Bobby shrugged, not surprised. Sam took off without a word and Bobby thought him changing cells was his fault. He’d tried calling the kid a few times and Sam said he wanted to be left alone when Bobby tried pushing him to come back. Bobby didn’t get the memo and persisted for a week before the one day he called Sam for his weekly call and got the same damn disconnected message. Sam finally got fed up with Bobby’s bullshit.

“He wanted to be left alone,” Bobby said.

“He wanted to get away from you,” Dean corrected with a knowing look in his eye.

Bobby refused to feel guilty for trying to look after the kid. If Dean was in his right mind he’d be happy in the fact that Bobby was just trying to look out for the kid like he knew Dean wanted. It was one of those things family did.

“I was trying to keep an eye on him because I knew that was what you would’ve wanted. Besides I’ve always considered you Winchesters, no matter how stubborn and reckless you all act, as family. And family looks after its own,” Bobby said. “A thanks every now and then wouldn’t kill you guys.”

“Thanks,” Dean said automatically.

Bobby didn’t feel like pointing out the lack of genuine feeling in it.

Dean turned back to the phone and tried something different. In a few minutes, Dean found Sam with a choice alias Bobby hadn’t realized the boys used, let alone had. Sometimes the bond the Winchesters had astounded Bobby, even after years with dealing with them.

“He’s in Pontiac, Illinois,” Dean declared after using the laptop to trace the phone.

“How’d you even know he’d use that name?” Bobby asked as he loomed over to look at the screen.

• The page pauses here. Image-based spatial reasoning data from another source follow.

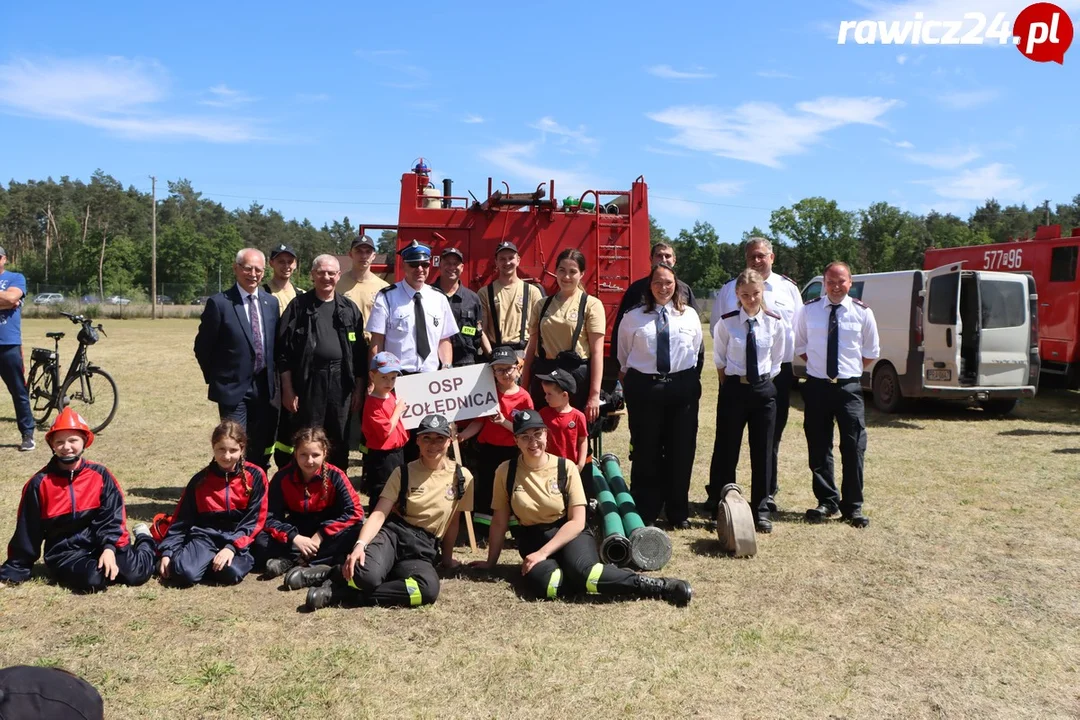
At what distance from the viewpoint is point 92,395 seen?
33.7 ft

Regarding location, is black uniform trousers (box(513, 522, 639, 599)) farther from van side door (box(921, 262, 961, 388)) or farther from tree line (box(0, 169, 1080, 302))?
tree line (box(0, 169, 1080, 302))

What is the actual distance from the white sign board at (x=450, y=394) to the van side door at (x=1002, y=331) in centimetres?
907

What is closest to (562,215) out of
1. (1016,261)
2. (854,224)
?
(1016,261)

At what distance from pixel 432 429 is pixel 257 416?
1.75m

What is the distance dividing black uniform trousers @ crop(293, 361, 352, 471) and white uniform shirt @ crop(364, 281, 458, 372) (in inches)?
16.2

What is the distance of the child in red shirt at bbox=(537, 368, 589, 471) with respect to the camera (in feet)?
18.5

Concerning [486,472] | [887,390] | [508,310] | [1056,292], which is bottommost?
[486,472]

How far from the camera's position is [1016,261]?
1493 centimetres

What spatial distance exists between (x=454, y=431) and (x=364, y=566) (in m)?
1.35

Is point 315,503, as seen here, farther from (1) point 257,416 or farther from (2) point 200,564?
(1) point 257,416

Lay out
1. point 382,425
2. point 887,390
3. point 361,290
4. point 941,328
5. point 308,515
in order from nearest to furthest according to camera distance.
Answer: point 308,515
point 382,425
point 361,290
point 941,328
point 887,390

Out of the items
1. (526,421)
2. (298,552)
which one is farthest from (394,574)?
(526,421)

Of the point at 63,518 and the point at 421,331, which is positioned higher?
the point at 421,331

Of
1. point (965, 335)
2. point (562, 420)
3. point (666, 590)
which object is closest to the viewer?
point (666, 590)
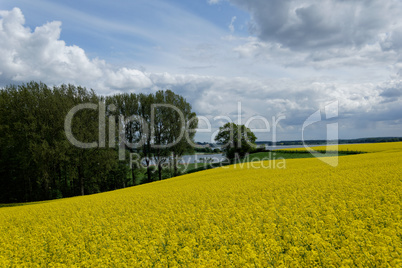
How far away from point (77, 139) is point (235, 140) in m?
38.9

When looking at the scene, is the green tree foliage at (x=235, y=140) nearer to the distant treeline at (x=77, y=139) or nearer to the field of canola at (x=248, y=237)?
the distant treeline at (x=77, y=139)

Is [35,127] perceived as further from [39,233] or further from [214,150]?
[214,150]

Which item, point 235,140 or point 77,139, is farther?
point 235,140

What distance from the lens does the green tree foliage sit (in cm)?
6038

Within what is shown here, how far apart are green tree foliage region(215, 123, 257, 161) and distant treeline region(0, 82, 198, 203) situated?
18.5 meters

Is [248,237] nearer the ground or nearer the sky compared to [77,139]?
nearer the ground

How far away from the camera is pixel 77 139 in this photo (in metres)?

Dean turned around and raised an eyebrow before stating, “I raised that kid myself, Bobby. There’s very little I know about him.”

In moments like this, Bobby could almost pretend Hell was just a four month nightmare and Dean had never gone there. Bobby had always been a more glass half full kind of guy.


	4. Chapter 4

Castiel watched as his charge and Bobby Singer drove all the way back to Pontiac, Illinois. He followed them, knowing at one point their paths would cross, they’d meet, and Dean would most definitely have questions. Castiel didn’t like the thought of having to bring up his failures in the resurrection of Dean Winchester. The Righteous Man without his soul. That had been a laughable idea among most the angels in Heaven. But now Castiel had made it a reality in a slip of hand.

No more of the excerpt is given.